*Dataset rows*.

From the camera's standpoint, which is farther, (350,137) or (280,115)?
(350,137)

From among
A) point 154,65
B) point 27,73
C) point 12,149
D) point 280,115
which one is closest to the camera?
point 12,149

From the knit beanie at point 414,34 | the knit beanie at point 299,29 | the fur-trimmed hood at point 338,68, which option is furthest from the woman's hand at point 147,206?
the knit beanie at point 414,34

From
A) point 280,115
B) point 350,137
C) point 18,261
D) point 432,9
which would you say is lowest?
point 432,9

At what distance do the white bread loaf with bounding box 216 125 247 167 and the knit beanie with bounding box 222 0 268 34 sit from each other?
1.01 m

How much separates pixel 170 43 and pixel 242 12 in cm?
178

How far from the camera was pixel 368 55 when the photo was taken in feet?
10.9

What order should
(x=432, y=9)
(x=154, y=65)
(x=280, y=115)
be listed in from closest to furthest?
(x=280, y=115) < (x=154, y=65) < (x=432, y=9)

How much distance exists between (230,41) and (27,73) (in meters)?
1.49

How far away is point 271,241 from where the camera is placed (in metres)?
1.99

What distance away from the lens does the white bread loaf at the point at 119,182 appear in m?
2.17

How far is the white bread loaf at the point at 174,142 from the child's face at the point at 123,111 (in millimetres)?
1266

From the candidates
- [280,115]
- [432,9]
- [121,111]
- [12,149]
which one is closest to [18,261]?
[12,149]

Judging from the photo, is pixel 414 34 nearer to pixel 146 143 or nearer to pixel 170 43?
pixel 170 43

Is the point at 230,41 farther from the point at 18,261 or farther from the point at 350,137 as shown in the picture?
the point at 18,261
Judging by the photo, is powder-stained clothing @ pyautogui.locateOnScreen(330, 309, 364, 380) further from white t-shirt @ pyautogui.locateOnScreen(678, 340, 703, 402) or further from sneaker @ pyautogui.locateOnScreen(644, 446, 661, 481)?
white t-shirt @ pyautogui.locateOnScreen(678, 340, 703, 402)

...

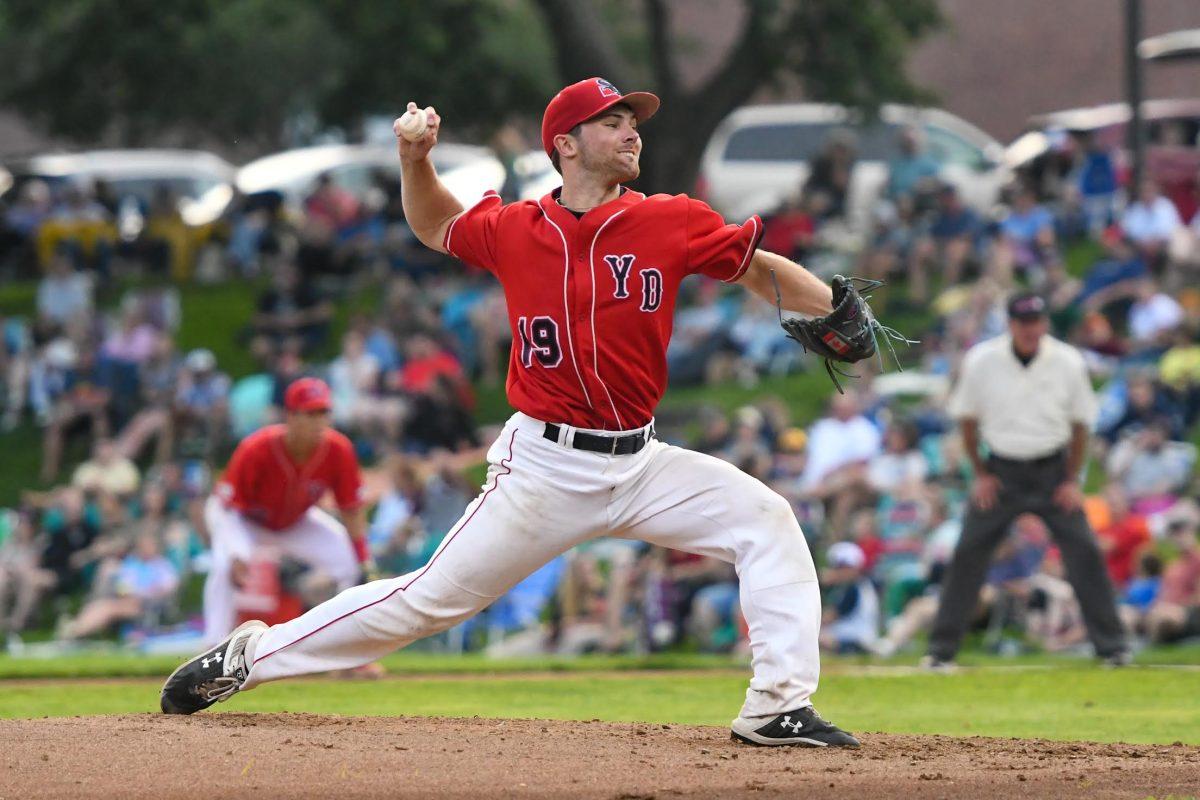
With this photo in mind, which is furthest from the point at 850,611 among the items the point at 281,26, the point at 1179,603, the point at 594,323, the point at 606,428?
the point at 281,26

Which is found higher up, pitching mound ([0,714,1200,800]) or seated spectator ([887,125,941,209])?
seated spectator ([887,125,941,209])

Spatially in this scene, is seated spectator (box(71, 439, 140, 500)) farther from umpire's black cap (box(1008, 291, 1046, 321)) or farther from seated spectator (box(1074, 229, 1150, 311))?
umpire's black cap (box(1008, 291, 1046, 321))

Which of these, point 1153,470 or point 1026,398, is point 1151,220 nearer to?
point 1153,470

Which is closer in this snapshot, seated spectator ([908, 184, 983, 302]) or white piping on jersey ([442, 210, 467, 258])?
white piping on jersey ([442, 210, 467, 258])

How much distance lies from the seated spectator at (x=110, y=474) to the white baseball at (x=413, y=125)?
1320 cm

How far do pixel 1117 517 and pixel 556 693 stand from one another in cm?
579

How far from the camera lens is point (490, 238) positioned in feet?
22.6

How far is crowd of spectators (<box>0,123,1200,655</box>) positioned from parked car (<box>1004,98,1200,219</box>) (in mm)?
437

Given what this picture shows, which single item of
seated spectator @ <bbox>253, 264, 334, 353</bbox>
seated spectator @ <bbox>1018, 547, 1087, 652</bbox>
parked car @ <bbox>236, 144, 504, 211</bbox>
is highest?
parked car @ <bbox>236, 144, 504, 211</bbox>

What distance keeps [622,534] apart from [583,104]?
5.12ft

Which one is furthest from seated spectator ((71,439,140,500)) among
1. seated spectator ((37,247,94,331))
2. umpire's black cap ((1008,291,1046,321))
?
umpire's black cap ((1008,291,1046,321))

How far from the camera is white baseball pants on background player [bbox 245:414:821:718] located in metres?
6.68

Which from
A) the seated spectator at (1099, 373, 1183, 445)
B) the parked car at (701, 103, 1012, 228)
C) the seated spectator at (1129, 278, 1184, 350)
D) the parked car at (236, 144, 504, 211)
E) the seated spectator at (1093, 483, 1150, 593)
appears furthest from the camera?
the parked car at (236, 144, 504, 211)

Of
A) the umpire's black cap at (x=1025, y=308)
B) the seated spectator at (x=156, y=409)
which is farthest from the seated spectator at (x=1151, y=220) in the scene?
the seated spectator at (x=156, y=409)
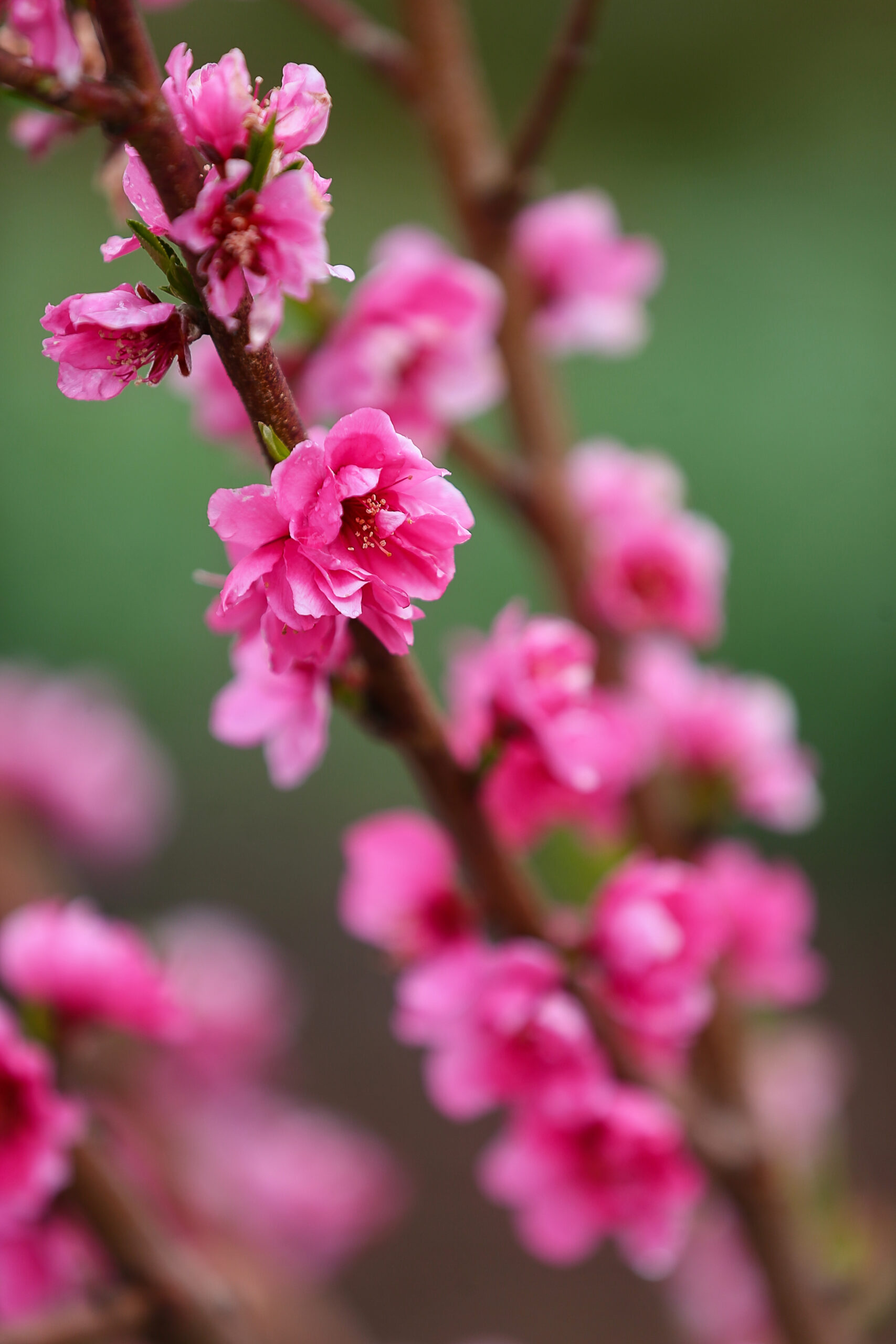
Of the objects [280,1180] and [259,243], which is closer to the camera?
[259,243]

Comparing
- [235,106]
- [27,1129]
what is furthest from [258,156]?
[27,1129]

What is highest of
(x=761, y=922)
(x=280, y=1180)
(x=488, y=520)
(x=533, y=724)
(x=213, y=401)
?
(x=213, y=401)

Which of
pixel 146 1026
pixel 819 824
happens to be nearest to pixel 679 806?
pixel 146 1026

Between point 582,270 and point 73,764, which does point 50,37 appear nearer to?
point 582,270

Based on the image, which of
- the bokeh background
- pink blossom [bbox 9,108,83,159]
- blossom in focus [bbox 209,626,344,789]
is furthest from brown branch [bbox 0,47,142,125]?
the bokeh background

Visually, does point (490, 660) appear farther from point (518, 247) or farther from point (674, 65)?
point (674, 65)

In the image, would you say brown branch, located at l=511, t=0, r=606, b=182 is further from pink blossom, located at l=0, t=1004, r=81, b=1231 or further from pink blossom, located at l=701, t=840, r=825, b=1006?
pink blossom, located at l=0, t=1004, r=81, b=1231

...

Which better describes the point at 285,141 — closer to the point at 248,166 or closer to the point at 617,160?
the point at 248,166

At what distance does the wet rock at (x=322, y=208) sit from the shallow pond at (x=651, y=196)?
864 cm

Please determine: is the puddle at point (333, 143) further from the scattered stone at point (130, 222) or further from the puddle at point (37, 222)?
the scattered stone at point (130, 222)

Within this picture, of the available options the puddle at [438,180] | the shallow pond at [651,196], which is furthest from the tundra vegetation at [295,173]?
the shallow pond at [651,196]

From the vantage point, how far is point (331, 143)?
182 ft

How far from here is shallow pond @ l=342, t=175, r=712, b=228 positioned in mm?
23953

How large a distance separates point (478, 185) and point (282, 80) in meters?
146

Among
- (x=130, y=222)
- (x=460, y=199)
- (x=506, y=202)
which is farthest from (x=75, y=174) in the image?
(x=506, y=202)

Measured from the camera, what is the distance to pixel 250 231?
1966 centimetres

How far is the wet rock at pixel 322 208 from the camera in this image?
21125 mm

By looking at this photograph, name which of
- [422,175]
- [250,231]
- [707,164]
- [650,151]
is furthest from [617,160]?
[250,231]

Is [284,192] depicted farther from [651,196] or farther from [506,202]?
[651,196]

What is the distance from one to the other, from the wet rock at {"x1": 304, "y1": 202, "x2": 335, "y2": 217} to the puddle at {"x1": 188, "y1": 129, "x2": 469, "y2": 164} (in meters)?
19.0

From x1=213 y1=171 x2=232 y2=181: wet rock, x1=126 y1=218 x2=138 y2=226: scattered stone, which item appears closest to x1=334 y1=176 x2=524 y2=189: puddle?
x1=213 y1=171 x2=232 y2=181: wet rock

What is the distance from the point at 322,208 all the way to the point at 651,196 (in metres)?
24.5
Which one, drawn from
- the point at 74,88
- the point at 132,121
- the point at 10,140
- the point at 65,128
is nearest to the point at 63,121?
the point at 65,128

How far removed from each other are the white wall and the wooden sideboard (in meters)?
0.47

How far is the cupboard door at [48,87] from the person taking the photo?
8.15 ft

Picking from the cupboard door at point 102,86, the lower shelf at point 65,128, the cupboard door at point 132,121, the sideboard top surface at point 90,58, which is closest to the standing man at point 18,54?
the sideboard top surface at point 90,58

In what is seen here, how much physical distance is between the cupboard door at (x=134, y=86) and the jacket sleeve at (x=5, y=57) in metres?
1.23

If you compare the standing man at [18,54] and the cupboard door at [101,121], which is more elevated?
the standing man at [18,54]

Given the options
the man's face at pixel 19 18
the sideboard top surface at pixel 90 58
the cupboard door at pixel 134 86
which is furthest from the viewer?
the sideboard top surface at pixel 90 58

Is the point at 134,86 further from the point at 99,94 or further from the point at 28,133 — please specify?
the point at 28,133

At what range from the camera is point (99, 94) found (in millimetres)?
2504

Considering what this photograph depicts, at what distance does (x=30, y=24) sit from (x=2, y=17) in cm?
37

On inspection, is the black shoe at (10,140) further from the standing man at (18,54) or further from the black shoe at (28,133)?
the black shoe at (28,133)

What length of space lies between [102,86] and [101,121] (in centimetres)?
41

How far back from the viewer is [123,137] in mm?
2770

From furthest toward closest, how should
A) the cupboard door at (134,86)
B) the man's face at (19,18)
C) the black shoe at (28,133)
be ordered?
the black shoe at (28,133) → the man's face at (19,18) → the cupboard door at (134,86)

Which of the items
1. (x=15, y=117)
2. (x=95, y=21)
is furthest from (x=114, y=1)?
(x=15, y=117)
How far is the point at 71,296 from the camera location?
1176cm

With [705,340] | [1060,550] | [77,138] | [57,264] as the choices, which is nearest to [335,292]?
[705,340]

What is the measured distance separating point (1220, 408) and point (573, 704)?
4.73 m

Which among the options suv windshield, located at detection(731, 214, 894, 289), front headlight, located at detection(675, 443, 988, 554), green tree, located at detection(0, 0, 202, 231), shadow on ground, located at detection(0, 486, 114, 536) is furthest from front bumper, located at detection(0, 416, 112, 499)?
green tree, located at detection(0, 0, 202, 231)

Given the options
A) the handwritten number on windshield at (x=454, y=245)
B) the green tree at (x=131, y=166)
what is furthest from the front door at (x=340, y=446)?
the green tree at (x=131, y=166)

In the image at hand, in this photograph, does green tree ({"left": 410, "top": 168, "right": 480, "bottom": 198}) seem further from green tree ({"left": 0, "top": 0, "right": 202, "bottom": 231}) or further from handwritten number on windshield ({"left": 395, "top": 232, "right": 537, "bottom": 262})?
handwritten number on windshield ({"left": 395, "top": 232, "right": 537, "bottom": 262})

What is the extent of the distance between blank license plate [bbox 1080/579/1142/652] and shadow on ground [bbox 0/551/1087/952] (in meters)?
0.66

*What is expected*.
Please find each line in the entries above that contains the string "piping" and copy those lines out. Case counts.

*Result of the task*.
Which is closer in this snapshot, seated spectator ([908, 184, 983, 302]) or white piping on jersey ([442, 210, 467, 258])?
white piping on jersey ([442, 210, 467, 258])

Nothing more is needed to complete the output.